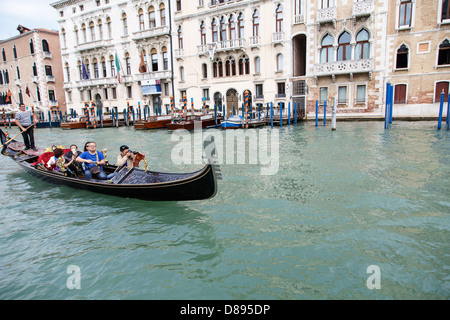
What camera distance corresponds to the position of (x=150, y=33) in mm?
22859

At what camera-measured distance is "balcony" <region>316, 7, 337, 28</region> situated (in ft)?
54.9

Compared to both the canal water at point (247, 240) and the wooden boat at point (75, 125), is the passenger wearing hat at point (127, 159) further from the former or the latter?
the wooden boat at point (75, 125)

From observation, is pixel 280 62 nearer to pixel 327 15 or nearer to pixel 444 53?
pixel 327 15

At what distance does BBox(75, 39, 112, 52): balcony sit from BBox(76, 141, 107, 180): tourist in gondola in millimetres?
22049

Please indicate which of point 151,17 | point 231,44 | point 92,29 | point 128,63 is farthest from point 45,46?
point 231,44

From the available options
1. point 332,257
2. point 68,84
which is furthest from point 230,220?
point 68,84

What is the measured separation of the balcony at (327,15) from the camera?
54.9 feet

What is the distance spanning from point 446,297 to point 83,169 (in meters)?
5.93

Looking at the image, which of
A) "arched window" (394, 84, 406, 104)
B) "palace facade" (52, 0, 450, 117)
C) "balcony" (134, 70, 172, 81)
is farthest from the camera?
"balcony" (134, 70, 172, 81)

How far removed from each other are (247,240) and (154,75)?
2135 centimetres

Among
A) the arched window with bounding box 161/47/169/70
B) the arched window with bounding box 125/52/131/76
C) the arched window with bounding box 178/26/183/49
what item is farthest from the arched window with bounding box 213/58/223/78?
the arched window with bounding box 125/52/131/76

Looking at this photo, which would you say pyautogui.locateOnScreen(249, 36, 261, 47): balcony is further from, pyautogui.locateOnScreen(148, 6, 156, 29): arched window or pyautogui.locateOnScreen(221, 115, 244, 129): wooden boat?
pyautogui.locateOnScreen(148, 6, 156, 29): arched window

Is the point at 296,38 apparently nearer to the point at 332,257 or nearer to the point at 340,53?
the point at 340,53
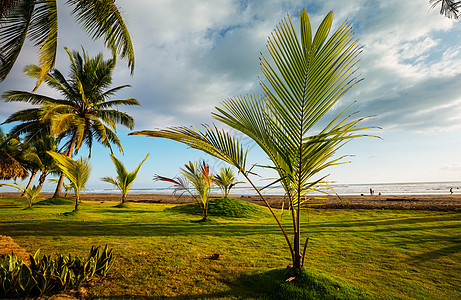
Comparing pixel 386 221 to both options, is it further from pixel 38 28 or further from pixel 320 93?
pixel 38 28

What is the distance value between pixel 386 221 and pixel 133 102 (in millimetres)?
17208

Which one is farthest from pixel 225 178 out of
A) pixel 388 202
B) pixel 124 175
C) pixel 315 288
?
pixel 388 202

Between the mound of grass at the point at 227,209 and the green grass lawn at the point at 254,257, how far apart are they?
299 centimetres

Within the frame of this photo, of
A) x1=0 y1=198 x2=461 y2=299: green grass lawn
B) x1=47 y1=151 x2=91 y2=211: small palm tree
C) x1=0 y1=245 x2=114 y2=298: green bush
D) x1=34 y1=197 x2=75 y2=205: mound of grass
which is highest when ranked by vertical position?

· · ·

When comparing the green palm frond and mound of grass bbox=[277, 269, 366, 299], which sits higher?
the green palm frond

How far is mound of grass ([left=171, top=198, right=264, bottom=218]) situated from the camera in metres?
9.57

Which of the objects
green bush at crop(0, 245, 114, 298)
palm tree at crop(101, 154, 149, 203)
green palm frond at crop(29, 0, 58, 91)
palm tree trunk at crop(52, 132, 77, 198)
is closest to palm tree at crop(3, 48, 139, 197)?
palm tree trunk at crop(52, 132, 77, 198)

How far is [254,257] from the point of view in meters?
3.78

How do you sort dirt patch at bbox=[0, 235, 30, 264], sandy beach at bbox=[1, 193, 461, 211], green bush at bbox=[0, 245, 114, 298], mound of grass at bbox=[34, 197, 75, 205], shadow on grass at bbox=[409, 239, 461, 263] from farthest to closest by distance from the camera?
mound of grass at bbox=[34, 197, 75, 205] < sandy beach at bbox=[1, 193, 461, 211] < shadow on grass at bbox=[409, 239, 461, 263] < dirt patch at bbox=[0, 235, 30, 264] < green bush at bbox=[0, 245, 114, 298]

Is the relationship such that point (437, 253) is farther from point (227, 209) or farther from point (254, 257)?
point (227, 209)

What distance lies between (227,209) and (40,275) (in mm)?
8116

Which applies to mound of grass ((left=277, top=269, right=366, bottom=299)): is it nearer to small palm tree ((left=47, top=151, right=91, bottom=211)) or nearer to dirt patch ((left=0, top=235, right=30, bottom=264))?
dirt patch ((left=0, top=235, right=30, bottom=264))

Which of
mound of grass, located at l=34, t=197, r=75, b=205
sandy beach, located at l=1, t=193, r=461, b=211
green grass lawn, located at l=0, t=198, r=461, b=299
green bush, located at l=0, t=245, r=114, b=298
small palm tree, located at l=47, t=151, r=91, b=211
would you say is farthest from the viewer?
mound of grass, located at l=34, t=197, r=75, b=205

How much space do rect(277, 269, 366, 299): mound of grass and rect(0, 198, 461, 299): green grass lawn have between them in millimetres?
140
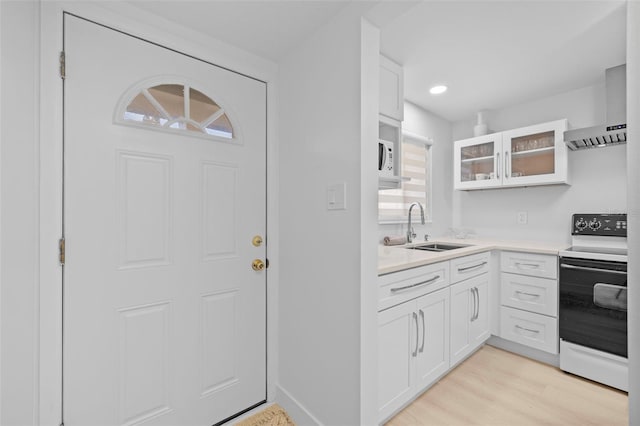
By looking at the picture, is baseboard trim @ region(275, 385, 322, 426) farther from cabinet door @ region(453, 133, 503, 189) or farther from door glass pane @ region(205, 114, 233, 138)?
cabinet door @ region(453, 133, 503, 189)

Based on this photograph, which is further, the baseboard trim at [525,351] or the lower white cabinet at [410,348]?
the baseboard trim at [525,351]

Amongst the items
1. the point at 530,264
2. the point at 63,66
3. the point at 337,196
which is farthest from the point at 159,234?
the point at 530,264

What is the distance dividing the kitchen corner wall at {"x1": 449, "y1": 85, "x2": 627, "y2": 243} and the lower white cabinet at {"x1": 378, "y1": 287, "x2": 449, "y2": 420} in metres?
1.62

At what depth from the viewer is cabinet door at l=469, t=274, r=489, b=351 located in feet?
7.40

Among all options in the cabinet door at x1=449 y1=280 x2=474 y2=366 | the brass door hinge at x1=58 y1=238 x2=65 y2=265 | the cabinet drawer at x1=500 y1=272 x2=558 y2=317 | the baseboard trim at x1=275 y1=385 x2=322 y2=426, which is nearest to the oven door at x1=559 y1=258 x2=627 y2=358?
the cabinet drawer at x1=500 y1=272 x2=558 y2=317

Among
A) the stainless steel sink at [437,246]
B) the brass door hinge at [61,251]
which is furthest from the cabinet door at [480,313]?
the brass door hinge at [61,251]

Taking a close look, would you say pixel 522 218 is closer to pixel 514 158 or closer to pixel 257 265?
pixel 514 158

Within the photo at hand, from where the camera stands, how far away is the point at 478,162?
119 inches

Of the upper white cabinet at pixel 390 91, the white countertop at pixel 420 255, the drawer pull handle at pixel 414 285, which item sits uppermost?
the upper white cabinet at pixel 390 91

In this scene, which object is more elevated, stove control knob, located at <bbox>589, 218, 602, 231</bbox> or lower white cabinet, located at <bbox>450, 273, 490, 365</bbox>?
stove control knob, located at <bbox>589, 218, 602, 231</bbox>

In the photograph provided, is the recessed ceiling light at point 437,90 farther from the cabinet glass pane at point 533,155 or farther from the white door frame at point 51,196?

· · ·

[EXERCISE] Reproduce the material above verbatim, starting at the line that contains "What camera distance" and ending at the line that contains "2135 centimetres", with both of those lines included.

[ANSWER TO THE PROBLEM]
What camera distance corresponds to the position of (x=150, y=33) in mm?
22859

At what camera-measured distance is "balcony" <region>316, 7, 337, 28</region> situated (in ft)?
54.9

Compared to both the canal water at point (247, 240) and the wooden boat at point (75, 125), is the passenger wearing hat at point (127, 159) further from the former or the latter?
the wooden boat at point (75, 125)

From observation, is pixel 280 62 nearer to pixel 327 15 or nearer to pixel 444 53?
pixel 327 15

At what distance does BBox(75, 39, 112, 52): balcony sit from BBox(76, 141, 107, 180): tourist in gondola in millimetres?
22049

Please indicate which of point 151,17 | point 231,44 | point 92,29 | point 128,63 is farthest from point 45,46?
point 231,44

From the available options
1. point 332,257
2. point 68,84
which is furthest from point 230,220?
point 68,84

What is the measured separation of the balcony at (327,15) from the camera?
54.9 feet

What is the distance spanning from point 446,297 to point 83,169 (in meters)?
5.93

Looking at the image, which of
A) "arched window" (394, 84, 406, 104)
B) "palace facade" (52, 0, 450, 117)
C) "balcony" (134, 70, 172, 81)
is farthest from the camera?
"balcony" (134, 70, 172, 81)

How far removed from each other are (247,240) and (154,75)?
2135 centimetres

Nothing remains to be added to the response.